Sefton followed directions and again attained success, was put on to a further chapter and pursued his way. In the fourth he was less sure of himself, consulted the answer and worked at the question until the result tallied with it. Mr. Spode saw the erasures.
“You were less sure of your ground?”
“Yes, sir. I saw the mistake myself. I thought the sum was wrong, and looked for it.”
“Well, who else was there to see it? Now I am here to teach you, and I do not ask that the cup shall pass from me. Do another of the same kind, and take your time.”
Sefton did so, protected by glances at Mr. Spode, and by means of his last method again achieved success. Then he went further, and finding a problem beyond his powers, appended the answer at a distance from it, filled in the intervening space with attempts at working, and achieved a plausible effect and another triumph. One more problem dealt with in this way, and the lesson ended, and he put his work into his desk in relief and exultation. He was too young to see his danger and joined his companions without misgiving.

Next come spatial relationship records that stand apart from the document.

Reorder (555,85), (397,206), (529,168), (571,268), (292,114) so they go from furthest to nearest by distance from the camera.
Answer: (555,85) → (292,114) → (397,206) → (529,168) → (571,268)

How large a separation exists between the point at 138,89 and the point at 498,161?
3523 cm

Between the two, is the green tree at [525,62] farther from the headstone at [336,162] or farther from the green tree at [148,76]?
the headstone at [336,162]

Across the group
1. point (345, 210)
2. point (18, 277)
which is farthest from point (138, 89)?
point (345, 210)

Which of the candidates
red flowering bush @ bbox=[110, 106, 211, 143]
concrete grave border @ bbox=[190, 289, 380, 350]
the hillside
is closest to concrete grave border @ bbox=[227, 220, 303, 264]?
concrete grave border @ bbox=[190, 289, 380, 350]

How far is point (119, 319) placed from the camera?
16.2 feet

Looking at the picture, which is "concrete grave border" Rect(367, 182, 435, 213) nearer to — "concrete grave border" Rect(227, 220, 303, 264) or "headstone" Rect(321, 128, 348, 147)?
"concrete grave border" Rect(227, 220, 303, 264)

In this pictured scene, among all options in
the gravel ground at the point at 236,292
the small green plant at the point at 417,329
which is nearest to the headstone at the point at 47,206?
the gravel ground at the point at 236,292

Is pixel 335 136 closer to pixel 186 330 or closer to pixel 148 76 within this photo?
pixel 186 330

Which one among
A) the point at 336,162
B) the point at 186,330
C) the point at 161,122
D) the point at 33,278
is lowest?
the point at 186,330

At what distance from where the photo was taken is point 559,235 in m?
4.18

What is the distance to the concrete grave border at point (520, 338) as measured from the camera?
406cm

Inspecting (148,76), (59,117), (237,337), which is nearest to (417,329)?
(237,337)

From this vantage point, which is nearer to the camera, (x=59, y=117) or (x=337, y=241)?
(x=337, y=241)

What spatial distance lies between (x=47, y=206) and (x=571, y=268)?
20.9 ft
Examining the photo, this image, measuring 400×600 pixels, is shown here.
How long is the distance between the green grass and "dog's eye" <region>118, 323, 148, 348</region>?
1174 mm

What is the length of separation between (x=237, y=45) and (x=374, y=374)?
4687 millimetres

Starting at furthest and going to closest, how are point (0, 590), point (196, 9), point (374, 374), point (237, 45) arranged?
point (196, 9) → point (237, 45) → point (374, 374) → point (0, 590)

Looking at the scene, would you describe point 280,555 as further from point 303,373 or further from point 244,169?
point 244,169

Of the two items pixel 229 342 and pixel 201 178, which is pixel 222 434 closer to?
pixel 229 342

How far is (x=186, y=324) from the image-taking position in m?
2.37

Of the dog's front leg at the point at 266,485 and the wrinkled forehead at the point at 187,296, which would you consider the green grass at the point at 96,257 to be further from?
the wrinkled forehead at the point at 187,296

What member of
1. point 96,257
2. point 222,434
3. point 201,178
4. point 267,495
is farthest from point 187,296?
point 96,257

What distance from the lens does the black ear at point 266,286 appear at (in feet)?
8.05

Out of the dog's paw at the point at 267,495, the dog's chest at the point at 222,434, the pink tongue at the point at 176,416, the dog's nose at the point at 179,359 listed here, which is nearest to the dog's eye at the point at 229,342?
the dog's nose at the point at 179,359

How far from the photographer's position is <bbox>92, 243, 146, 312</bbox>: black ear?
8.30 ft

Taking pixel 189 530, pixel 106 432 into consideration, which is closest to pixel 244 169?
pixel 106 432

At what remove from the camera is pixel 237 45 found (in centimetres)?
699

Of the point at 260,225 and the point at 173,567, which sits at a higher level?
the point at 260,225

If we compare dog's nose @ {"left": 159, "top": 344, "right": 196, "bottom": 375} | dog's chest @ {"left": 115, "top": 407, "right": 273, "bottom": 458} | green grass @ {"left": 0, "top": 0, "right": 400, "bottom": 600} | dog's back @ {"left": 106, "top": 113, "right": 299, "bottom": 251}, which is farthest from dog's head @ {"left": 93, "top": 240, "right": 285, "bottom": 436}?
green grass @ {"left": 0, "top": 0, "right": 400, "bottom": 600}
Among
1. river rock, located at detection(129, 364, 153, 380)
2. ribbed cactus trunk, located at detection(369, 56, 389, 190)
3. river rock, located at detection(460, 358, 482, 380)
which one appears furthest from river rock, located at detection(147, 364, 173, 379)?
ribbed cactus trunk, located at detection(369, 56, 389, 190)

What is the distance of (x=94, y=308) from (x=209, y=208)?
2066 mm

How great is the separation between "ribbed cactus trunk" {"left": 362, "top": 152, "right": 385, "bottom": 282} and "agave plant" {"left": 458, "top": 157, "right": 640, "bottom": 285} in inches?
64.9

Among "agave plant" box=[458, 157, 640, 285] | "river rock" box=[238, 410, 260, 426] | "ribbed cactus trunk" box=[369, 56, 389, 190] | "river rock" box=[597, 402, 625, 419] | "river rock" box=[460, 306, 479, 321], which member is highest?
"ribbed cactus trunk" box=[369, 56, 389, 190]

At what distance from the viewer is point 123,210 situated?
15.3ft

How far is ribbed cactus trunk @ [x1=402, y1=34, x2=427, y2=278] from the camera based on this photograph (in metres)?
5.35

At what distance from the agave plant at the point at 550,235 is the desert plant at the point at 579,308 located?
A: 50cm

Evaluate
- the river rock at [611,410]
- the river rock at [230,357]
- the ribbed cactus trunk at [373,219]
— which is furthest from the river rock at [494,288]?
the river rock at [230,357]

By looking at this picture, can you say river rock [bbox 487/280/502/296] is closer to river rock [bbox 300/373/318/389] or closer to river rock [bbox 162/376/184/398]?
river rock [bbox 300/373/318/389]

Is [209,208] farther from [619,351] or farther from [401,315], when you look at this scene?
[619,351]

“Who taught you arithmetic at home?” said Holland.
“Miss Petticott, my governess, my sister’s governess.”
“She must have kept your nose to the grindstone,” said Bacon.
“Women do that,” said Holland. “They are known to be harder than men.”
“I don’t think they are,” said Sturgeon.
“Oh, your sickness is not the whole of life,” said Bacon.
“No, but it is a part of it,” said Sturgeon, betraying some feeling.
“There is not so much in early success,” said Bacon. “It may be a bad sign. But you need not look disturbed, Shelley. I daresay you will not have much of it.”
Sefton was silent, knowing he must have it, if he could.
“We have Latin after the break. We have it with Mr. Bigwell,” said Holland. “Bigwell wastes his time and ours with it.”
“He takes Greek too, for the boys who learn it,” said Bacon. “I shall have enough of Bigwell, and he of me.”
“I am not to learn Greek,” said Holland. “I am not supposed to be clever. Are you, Sturgeon?”
“Yes. So I am to learn Greek, to let people know about it.”
“Now what is this, boys?” said Miss James, appearing from no particular direction. “You do not want so much to eat in the middle of the morning. You have fetched enough from your boxes to last you all day. Anyone would think you had never had a meal before.”
The boys, who had seen their appetites as casting an aspersion on the school fare, were silent as the slur was transferred to their home provision.
“No wonder you do not enjoy your meals, if you overeat between them.”
The boys grinned at each other, Sefton feeling shame for the first time that day, and repaired before they needed, to Mr. Bigwell’s class.
“Well, I hope you are ready to face the term,” said the latter, hitching his gown on to his shoulders as a hardly natural appendage. “I confess I am still inclined to indulge in the backward glance.”
“It is easier for you. You have not anything to learn,” said Holland.
“Have I not? Make no mistake,” said Mr. Bigwell, who made none himself, and attended to his needs.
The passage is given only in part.